Effective data utilisation and linkage to care are crucial. The foundation step exposed substantial amounts of existing vaccine and pathology data. We demonstrated that systematic data organisation and interpretation by a clinician, using simplified, visible HBV codes, and the introduction of the “Hep B Hub” substantially improved understanding of HBV status and management among PHC clinicians. The process facilitated the identification of people living with CHB, enabled a better understanding of CHB epidemiology and improved the cascade of care, highlighting linkage to care as a priority for focused improvement strategies.

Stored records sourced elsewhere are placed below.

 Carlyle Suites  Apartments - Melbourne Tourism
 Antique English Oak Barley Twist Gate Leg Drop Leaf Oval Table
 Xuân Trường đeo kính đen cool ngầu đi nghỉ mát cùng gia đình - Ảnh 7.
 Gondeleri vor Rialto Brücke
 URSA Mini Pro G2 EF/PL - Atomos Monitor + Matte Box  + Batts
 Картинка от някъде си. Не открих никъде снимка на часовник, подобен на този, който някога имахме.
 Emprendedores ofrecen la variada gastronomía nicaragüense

Globally, limited accessibility to screening often serves as the primary factor contributing to a high proportion of people with unknown HBV status.

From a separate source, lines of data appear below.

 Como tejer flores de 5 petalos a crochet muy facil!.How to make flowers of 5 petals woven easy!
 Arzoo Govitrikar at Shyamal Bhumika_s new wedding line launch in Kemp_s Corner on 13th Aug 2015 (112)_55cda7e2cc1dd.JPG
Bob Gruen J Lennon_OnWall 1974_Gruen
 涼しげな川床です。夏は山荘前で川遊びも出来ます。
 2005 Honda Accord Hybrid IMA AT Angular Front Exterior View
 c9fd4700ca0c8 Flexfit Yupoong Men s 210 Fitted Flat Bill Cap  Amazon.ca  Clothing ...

Continuous quality improvement (CQI) processes are essential for ongoing clinical and data management and program sustainability. CQI is a systematic, cyclical process using objective measurements and clear indicators to enhance the implementation of best-practice management in PHC.28 Hep B PAST used CQI processes to link people to care and provide each clinic with regular, tailored reports, resulting in testing and vaccination completion. Collaboration between the Hep B PAST team and the trained Aboriginal health workforce was instrumental in identifying priority people and addressing barriers to engagement. This partnership fostered ownership and sustainability and tailored local solutions.
Globally, a decrease in CHB prevalence since 2016 is likely due to increasing universal infant vaccination coverage, mortality and better-quality prevalence data collection.29 All of these factors were observed in our study, with a prevalence of 0.4% in the post-vaccination cohort, improved data organisation providing greater visibility into CHB prevalence, and sadly, we also noted a reduction in CHB prevalence due to mortality.

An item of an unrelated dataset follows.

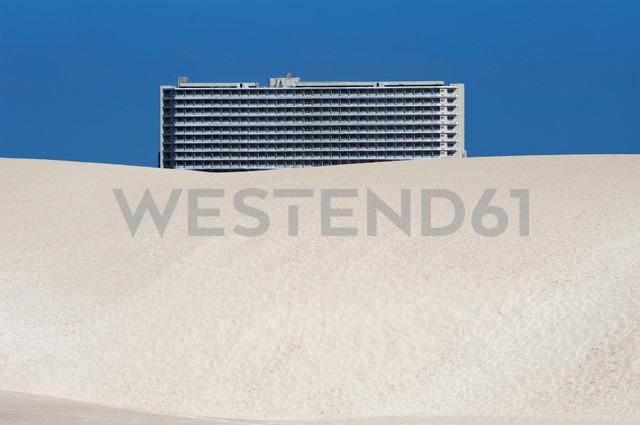 Spain, Fuerteventura, Parque Natural Corralejo, Club Hotel Riu Oliva behind dune - VI000172 - visual2020vision/Westend61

Hub and spoke support model and trained health workforce
A CHB register can result in improved treatment uptake.30 We found the “Hep B Hub” clinical facilitation tool to be a robust system to support guideline-based CHB care delivery and analysis of antiviral uptake. However, the other components of the Hep B PAST program are also required to achieve elimination of CHB. In the NT, the “One Stop Liver Shop” implemented in one remote community showed improvements in the CHB cascade of care.21 Hep B PAST used the hub and spoke model to expand this approach. Successful transition of CHB care to PHC teams requires a trained and supported health workforce. Limited adherence to CHB clinical guidelines in PHC may be due to gaps in health provider knowledge and high staff turnover.21 We delivered prescriber training twice a year throughout Hep B PAST. We co-designed and delivered training for the First Nations health workforce, which led to increased and sustained CHB-related knowledge and engagement.19,20 Ongoing education, mentoring and support were provided to all members of the clinical care teams. Sustained funding has been committed from the NT government to continue to deliver these trainings twice-yearly.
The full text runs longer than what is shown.